## Start PASSAGE SHOWN
The phrase “Behind every great man is a great woman” applies to many notable men who contributed to science, and Nobel Prize-winning physicist Albert Einstein was one of them. Historians have long debated the contributions of his first wife, Mileva Marić Einstein, to his groundbreaking theory of relativity, and other scientific research.
But just how much of a role did she actually play?
In order to understand her place in Einstein’s scientific discoveries, we will look at their relationship, early days as students together, as well as their correspondences, which seem to be used by most experts as evidence (or lack thereof) of her contributions.
Many scientists have suggested that Marić was an uncredited contributor to Einstein’s 1905 “Annus mirabilis” papers that included his theory of relativity, and other groundbreaking research. However, to this day the claim is unproven and hotly debated.
Marić, an ethnic Serb, and Einstein met in the Polytechnic Institute in Zurich (now ETH) in 1896, where they were both students in the physics-mathematics section. She reportedly helped with his studies, guided him, and helped him focus. She got top marks in applied physics, way above Einstein’s own marks, according to an article in Scientific American by Pauline Gagnon, a particle physicist.
However, she did not manage to graduate, and failed her final examinations in 1901. This, according to Gagnon, coincided with the time when she got pregnant out of wedlock by Einstein. Her failed oral examination was given by a professor whom Einstein believed was hindering his career because he did not receive an assistant position at the Institute while starting his thesis work. Einstein’s family also did not approve of their relationship, as she was not Jewish, nor German, and was considered to be too intellectual.
## End PASSAGE SHOWN
• **SHORT EXERCISE 1**: Write out the passage on Mileva Marić's part in Einstein's work again, word for word, from start to finish.
## Start RECORDS FOR THIS TASK
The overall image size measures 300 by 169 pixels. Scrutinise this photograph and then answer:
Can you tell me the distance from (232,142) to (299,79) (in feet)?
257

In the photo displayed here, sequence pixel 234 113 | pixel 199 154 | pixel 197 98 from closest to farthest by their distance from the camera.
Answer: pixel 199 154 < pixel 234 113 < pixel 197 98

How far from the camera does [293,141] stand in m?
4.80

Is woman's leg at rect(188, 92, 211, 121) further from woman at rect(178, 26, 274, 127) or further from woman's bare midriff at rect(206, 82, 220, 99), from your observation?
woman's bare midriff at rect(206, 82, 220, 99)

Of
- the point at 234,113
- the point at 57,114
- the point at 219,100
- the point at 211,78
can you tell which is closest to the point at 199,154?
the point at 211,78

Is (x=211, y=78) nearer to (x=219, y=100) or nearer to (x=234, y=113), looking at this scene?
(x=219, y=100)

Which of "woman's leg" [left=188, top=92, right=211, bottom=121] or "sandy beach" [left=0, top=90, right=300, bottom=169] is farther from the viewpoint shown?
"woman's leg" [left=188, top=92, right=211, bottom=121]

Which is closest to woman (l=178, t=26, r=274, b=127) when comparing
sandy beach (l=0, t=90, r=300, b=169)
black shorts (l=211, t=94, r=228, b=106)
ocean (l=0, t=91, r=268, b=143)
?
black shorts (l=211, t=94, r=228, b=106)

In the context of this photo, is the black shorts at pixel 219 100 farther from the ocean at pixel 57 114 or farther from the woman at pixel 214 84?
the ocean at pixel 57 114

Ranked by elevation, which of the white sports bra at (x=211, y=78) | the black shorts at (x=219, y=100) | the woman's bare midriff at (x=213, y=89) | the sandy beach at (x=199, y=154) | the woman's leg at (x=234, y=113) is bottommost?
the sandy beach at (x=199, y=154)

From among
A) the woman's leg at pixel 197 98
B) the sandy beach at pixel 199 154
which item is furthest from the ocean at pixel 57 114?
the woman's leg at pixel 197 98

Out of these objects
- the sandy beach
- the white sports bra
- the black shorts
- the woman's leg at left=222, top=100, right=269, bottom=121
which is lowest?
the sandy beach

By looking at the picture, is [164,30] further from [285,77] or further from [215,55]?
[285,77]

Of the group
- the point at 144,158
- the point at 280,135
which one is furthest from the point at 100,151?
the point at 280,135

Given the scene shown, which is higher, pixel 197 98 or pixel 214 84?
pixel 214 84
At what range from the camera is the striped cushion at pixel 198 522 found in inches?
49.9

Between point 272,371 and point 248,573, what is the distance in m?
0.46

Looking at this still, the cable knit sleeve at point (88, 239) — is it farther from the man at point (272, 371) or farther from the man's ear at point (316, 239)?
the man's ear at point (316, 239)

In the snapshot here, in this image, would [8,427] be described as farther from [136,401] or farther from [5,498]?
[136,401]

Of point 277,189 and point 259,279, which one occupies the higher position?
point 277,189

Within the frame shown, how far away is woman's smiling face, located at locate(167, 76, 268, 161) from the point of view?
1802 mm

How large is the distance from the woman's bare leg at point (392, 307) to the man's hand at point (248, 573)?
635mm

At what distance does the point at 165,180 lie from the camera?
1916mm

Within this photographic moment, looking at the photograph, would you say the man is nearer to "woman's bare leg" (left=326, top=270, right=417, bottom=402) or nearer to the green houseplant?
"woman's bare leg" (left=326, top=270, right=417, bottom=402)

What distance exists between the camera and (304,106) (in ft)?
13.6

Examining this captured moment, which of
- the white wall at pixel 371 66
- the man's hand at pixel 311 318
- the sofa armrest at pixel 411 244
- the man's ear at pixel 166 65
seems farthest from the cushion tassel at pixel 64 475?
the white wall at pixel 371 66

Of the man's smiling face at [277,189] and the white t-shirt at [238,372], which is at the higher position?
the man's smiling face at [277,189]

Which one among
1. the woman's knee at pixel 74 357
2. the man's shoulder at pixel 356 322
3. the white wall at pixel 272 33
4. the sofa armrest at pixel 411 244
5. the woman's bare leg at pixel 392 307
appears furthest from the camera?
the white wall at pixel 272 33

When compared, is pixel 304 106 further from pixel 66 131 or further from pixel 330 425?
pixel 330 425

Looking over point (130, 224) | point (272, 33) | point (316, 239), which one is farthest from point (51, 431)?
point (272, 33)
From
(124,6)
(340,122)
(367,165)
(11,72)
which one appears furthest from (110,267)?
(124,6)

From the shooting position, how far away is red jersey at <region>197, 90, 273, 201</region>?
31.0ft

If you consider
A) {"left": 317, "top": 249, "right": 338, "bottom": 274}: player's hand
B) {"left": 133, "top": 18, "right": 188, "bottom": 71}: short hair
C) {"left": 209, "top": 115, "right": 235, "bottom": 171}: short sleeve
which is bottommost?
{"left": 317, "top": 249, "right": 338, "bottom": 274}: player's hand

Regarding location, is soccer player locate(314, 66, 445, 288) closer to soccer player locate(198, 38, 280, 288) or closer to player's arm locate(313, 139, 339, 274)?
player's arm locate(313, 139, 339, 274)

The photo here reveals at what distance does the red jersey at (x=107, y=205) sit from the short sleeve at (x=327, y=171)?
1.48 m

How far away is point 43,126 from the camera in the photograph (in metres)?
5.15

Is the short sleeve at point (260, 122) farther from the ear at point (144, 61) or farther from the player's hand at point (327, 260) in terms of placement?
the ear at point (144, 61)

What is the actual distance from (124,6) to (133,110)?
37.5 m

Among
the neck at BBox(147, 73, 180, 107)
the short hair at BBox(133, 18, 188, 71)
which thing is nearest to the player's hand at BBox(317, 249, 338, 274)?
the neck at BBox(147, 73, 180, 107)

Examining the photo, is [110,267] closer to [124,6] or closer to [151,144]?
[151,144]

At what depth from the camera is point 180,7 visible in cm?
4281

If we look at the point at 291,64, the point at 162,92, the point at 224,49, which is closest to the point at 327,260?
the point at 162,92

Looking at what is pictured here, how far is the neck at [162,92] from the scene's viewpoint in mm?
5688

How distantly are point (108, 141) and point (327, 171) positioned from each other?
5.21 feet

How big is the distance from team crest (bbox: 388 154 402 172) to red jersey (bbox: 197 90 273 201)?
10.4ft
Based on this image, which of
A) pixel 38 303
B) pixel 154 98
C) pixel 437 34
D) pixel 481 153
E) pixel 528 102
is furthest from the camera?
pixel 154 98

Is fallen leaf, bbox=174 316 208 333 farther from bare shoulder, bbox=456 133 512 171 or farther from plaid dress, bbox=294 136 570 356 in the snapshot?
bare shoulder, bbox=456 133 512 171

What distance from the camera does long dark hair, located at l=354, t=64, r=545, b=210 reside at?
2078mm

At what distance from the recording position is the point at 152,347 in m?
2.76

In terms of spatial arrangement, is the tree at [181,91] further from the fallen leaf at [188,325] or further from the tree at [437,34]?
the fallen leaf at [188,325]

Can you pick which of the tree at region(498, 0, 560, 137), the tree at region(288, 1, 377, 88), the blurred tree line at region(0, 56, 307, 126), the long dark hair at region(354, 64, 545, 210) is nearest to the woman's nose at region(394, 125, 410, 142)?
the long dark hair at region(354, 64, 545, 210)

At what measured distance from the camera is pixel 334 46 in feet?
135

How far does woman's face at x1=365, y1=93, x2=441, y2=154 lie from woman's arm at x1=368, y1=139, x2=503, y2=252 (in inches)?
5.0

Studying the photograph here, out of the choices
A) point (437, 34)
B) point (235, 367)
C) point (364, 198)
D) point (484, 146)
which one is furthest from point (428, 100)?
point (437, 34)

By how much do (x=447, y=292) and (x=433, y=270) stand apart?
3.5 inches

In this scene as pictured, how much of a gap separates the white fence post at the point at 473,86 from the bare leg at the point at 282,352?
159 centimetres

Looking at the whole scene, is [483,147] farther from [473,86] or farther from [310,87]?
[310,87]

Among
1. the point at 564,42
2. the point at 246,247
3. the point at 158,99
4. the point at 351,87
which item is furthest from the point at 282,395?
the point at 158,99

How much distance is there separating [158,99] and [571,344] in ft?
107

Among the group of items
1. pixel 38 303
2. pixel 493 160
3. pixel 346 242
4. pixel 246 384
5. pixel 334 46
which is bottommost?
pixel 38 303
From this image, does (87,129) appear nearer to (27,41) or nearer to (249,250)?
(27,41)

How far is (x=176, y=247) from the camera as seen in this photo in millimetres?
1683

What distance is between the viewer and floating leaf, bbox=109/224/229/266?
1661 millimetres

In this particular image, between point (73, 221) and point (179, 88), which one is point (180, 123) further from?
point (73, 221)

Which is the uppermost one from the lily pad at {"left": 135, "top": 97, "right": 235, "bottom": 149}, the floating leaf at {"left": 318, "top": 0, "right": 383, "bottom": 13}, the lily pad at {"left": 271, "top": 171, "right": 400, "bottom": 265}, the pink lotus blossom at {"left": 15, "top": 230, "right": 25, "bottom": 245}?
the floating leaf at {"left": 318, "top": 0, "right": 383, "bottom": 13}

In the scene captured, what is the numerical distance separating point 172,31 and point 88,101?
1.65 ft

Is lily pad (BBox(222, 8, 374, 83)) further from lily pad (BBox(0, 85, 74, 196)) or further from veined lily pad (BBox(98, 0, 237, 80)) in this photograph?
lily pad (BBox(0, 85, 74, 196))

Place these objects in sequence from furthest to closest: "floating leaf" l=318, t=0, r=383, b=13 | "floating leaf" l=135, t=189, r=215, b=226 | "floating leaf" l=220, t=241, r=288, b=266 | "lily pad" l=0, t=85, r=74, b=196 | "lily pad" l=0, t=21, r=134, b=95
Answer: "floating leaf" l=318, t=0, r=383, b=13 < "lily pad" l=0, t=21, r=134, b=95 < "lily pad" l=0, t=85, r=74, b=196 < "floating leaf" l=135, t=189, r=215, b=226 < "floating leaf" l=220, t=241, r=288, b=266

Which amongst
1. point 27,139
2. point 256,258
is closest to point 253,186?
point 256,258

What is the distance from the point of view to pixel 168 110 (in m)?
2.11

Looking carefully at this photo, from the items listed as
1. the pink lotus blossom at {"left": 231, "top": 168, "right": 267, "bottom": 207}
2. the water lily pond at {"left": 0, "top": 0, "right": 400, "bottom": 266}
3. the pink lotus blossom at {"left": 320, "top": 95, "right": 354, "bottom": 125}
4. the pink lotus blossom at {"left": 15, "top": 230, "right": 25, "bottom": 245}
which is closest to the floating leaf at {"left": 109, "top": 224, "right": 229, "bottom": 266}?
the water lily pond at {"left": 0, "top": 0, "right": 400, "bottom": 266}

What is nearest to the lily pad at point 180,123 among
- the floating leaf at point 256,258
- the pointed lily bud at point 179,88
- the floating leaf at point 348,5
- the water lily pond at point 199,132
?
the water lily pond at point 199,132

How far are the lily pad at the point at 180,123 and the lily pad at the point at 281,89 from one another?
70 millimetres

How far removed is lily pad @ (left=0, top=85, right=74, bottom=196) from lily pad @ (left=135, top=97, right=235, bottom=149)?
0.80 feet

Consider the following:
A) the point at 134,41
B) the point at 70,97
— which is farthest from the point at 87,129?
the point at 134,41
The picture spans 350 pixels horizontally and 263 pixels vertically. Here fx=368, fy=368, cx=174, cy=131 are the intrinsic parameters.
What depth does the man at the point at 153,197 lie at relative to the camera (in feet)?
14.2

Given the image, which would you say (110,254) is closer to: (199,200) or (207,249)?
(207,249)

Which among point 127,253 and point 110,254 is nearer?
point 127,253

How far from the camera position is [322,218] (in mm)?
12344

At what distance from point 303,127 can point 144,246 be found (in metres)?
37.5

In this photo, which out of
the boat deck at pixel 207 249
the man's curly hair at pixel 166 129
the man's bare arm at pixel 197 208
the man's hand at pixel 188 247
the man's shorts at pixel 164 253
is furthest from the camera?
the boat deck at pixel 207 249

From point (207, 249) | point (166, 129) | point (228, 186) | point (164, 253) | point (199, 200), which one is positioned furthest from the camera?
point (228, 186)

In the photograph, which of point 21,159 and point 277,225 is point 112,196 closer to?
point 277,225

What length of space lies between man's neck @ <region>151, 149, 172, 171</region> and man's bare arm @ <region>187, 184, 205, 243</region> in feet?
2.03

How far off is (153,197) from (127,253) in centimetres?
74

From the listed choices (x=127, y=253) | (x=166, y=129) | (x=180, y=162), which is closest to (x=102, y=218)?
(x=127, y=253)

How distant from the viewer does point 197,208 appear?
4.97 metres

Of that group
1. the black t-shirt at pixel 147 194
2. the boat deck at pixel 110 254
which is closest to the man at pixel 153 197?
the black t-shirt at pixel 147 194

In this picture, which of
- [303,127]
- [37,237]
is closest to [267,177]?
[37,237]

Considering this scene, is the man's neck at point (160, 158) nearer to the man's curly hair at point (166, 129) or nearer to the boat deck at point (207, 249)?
## End RECORDS FOR THIS TASK
• **SHORT EXERCISE 2**: Please turn the stretch of records from the line containing "How far off" through the last line of the records into a JSON list of strings, one string per line, with blank lines left out.

• **COMPLETE ANSWER 1**:
The phrase “Behind every great man is a great woman” applies to many notable men who contributed to science, and Nobel Prize-winning physicist Albert Einstein was one of them. Historians have long debated the contributions of his first wife, Mileva Marić Einstein, to his groundbreaking theory of relativity, and other scientific research.
But just how much of a role did she actually play?
In order to understand her place in Einstein’s scientific discoveries, we will look at their relationship, early days as students together, as well as their correspondences, which seem to be used by most experts as evidence (or lack thereof) of her contributions.
Many scientists have suggested that Marić was an uncredited contributor to Einstein’s 1905 “Annus mirabilis” papers that included his theory of relativity, and other groundbreaking research. However, to this day the claim is unproven and hotly debated.
Marić, an ethnic Serb, and Einstein met in the Polytechnic Institute in Zurich (now ETH) in 1896, where they were both students in the physics-mathematics section. She reportedly helped with his studies, guided him, and helped him focus. She got top marks in applied physics, way above Einstein’s own marks, according to an article in Scientific American by Pauline Gagnon, a particle physicist.
However, she did not manage to graduate, and failed her final examinations in 1901. This, according to Gagnon, coincided with the time when she got pregnant out of wedlock by Einstein. Her failed oral examination was given by a professor whom Einstein believed was hindering his career because he did not receive an assistant position at the Institute while starting his thesis work. Einstein’s family also did not approve of their relationship, as she was not Jewish, nor German, and was considered to be too intellectual.

• **COMPLETE ANSWER 2**:
[
  "How far off is (153,197) from (127,253) in centimetres?",
  "74",
  "From the listed choices (x=127, y=253) | (x=166, y=129) | (x=180, y=162), which is closest to (x=102, y=218)?",
  "(x=127, y=253)",
  "How distant from the viewer does point 197,208 appear?",
  "4.97 metres",
  "Of that group",
  "1. the black t-shirt at pixel 147 194",
  "2. the boat deck at pixel 110 254",
  "which is closest to the man at pixel 153 197?",
  "the black t-shirt at pixel 147 194",
  "In this picture, which of",
  "- [303,127]",
  "- [37,237]",
  "is closest to [267,177]?",
  "[37,237]",
  "Considering this scene, is the man's neck at point (160, 158) nearer to the man's curly hair at point (166, 129) or nearer to the boat deck at point (207, 249)?"
]